For the first time in two decades, neither candidate for the top law enforcement job in Mecklenburg County has prior experience as a law enforcement executive.
So the two men vying to be sheriff say voters want to know as much about how they’ll learn on the job as they want to know about their prior experience.
Irwin Carmichael is the Democratic nominee for sheriff. Chris Hailey is the Republican nominee. In Mecklenburg, the sheriff runs the jail, oversees security at the courthouse and serves court papers.
Sheriff Chipp Bailey, who announced he wouldn’t seek re-election, was chief deputy before being tapped as sheriff. Before him, Jim Pendergraph was a deputy chief at the Charlotte-Mecklenburg Police Department.
Carmichael, who’s been endorsed by the two former sheriffs, said the office is run well and that a vote for him means good and efficient programs will continue. He started as a reserve with the Mecklenburg Sheriff’s Office in 1986.
As a reserve he was unpaid, but he reached the rank of captain. He’s a ninth-degree black belt in Shorinji Kempo, and the martial arts institute he owns was contracted to train deputies. He’s also taken special assignments transporting the county’s most dangerous criminals.
“I’ve been around the Sheriff’s Office for 28 years, coming up on 29 years that I’ve been in the office and seeing all the aspects of it,” Carmichael said last week at a church in South Charlotte, where he had just hosted a safety seminar.
“There is a great team that is already in place … and they’re going to be my resource to learning how to be the sheriff of Mecklenburg County.”
Hailey has been a police officer in Raleigh and served as an N.C. Highway Patrol trooper stationed in Mecklenburg and as a training coordinator. He recently retired as the head of public safety instruction at Central Piedmont Community College.
He said he has spent the months since winning the Republican primary telling voters he is an outsider with lots of law enforcement and organizational experience but with fresh ideas. He also said he’s been trying to reach out to the black and Hispanic communities.
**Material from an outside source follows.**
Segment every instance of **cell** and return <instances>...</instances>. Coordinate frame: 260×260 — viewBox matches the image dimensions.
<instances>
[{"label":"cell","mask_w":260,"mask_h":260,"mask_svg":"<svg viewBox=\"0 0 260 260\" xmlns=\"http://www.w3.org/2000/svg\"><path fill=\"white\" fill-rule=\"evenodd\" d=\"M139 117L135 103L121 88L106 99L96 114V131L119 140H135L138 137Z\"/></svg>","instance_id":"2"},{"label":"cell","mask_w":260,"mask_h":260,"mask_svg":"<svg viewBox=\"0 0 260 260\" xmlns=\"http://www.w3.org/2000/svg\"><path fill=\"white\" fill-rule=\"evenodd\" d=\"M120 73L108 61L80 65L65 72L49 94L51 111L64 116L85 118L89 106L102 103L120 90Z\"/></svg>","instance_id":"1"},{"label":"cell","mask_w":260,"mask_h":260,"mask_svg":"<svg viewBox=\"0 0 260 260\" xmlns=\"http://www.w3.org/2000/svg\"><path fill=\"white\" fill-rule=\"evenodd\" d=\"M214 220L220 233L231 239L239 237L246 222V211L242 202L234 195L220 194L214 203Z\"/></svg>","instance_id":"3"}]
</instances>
“(Carmichael) is a part of the establishment, and I’m not,” Hailey said. “I’m going to bring a fresh perspective that hasn’t been there in probably over 20 years. Men and women (in the Sheriff’s Office) are tired of the status quo.”
In an interview during a campaign stop at a barbershop in east Charlotte, he spoke about his chief idea: opening satellite sheriff’s offices in the northern and southern parts of the county that would temporarily hold detainees.
The move, Hailey said, means officers who make arrests far from the center city will have to spend less time carting prisoners to jail and can spend more time on the street. Prisoners would see a magistrate via video conference. Mecklenburg residents could also complete administrative tasks such as filing a restraining order.
“These smaller agencies don’t have that many people working for them, so if you take one (officer) out of the neighborhood, guess what, your neighborhood is now vulnerable,” Hailey said. “It’s also going to save the taxpayers a lot of money.”
Carmichael’s campaign has countered that the Mecklenburg municipalities outside of Charlotte make only 5 percent of the arrests. “It doesn’t make financial sense having a north and south arrest processing center,” Carmichael said.
Carmichael said he wants to make the Sheriff’s Office more visible and responsive to the community and to start an interfaith council to get advice and suggestions from faith leaders. And he wants the Sheriff’s Office to host quarterly town hall meetings. He wants to research whether reserve or regular deputies can serve as resource officers in elementary schools.
Carmichael has gotten several endorsements: former Charlotte Mayor Harvey Gantt, the Mecklenburg branch of the Fraternal Order of Police and former County Manager Harry Jones.
Hailey has been endorsed by the Charlotte-Mecklenburg Black Political Caucus and the president of the N.C. Troopers Association.